This blog post will introduce you to a whole new way of thinking about your daily walk with Christ. We’re going to investigate how every day our Savior goes before us—how he gets out ahead of us in order to open new vistas for us, creating fresh opportunities for us—and then reaches back to take us with him into unexplored territory.

There are life-changing pathways for us to travel that we would never attempt if he did not precede us and then bring us along after him.

In the Gospels this reality is summed up in Jesus’ oft-repeated three-word invitation:

“Come. Follow me.”

There are at least 12 amazing ways our Savior remains forever “prior” for us in all of life—which is what makes Christian discipleship such a thrilling adventure. Let’s take a closer look.

Your Grand Adventure With Jesus
Began 2000 Years Ago!

To understand what it means to say Jesus is “prior” for us, let’s start by grabbing hold of an important biblical perspective.

In Ephesians 4, Paul quotes from Psalm 68 to describe Jesus’ triumphant procession preceding us into glory. Recalling the Exodus story of Israel’s massive march out of Egypt many generations earlier, the psalmist declared (NIRV, emphasis added):

May God rise up and scatter his enemies . . . .
God, you led your people out.
You marched . . . The ground shook . . . .
He has entered his holy place.
When he went up to his place on high,
he took many prisoners.

But the psalmist’s portrayal of Jehovah’s royal parade, Paul claims, was fulfilled by Jesus rising from the dead to ascend on high. Jesus went before us taking with him, as his captives, all who are willing to rally to him for salvation. So it is we read in Ephesians 4 (NIRV, emphasis added):

When he went up to his place on high,
he took many prisoners . . . .
The one who came down is
the same one who went up,
higher than all the heavens.
He did it in order to fill all of creation.

No wonder, therefore, Scripture describes God’s children throughout the coming ages as those who will never cease to “follow the Lamb wherever he goes” (Revelation 14).

Let me give you two pictures—two metaphors—to prepare you to explore the “before” dimensions of Jesus’ spectacular supremacy in our lives, pictures of what it means to say Jesus is “prior.

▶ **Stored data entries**
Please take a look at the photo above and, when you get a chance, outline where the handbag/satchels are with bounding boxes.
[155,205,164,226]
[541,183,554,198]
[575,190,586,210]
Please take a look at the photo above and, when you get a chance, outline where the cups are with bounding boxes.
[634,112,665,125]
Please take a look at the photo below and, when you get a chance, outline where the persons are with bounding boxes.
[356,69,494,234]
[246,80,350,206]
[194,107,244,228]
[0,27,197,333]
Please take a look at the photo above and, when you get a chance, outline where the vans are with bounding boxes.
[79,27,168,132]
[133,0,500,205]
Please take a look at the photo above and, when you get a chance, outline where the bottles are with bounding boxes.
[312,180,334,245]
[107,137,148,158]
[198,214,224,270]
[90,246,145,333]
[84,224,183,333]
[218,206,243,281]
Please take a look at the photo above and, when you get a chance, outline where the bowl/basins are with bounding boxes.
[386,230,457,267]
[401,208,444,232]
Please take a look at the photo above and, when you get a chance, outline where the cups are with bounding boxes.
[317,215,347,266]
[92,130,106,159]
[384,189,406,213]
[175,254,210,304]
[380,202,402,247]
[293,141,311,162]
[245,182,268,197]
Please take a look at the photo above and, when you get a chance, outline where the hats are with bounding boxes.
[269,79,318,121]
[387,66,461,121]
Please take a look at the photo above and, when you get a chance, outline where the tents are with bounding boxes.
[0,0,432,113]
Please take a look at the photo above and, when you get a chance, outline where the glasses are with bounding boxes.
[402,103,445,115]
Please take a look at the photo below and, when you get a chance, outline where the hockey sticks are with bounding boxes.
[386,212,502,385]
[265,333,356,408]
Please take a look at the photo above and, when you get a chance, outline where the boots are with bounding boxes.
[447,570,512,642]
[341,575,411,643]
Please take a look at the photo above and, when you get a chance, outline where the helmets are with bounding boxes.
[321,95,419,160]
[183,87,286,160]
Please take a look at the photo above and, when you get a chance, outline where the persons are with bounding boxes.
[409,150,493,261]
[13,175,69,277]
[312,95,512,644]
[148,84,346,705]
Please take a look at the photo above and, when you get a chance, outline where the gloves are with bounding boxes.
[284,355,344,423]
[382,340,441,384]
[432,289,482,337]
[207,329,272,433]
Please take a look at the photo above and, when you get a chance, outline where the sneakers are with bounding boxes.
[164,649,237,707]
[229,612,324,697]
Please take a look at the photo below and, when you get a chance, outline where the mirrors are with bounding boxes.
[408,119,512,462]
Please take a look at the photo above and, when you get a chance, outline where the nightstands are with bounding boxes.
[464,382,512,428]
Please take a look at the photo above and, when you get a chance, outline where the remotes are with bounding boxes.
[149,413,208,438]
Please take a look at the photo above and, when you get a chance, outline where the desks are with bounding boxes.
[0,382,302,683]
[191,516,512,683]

▶ **WHAT YOU NEED TO DO**
1 > Name each Bible passage the blog post on following Jesus cites by book and chapter number, listing each one only once.
2 > Quote the blog post on following Jesus between "But the psalmist’s" and "all of creation.", inclusive.
3 > Extend the blog post on following Jesus, picking up from the point where it stops.
The data entries are a separate body of material, unrelated to the blog post.

▶ **RESULTS OF THE EXERCISE**
1 > Ephesians 4, Psalm 68, Revelation 14

2 >
But the psalmist’s portrayal of Jehovah’s royal parade, Paul claims, was fulfilled by Jesus rising from the dead to ascend on high. Jesus went before us taking with him, as his captives, all who are willing to rally to him for salvation. So it is we read in Ephesians 4 (NIRV, emphasis added):

When he went up to his place on high,
he took many prisoners . . . .
The one who came down is
the same one who went up,
higher than all the heavens.
He did it in order to fill all of creation.

3 >
Jesus Is Like the Gateway Arch in St. Louis

Completed in 1965, the glittering, stainless steel Gateway Arch in St Louis allows visitors to ride to its top to view a stunning panorama that recalls the role the city once played as “the gateway to the West.”

Intentionally shaped to resemble a rainbow, it speaks of an era in American history when the lands beyond the Mississippi beckoned daring pioneers with unprecedented promises of bright beginnings and fantastic fortunes. The arch commemorates how St. Louis became the departure point for massive migrations (by foot, horse, wagon, railroad, and boat) in keeping with our nation’s sense of “Manifest Destiny,” transforming the makeup of a continent in the process.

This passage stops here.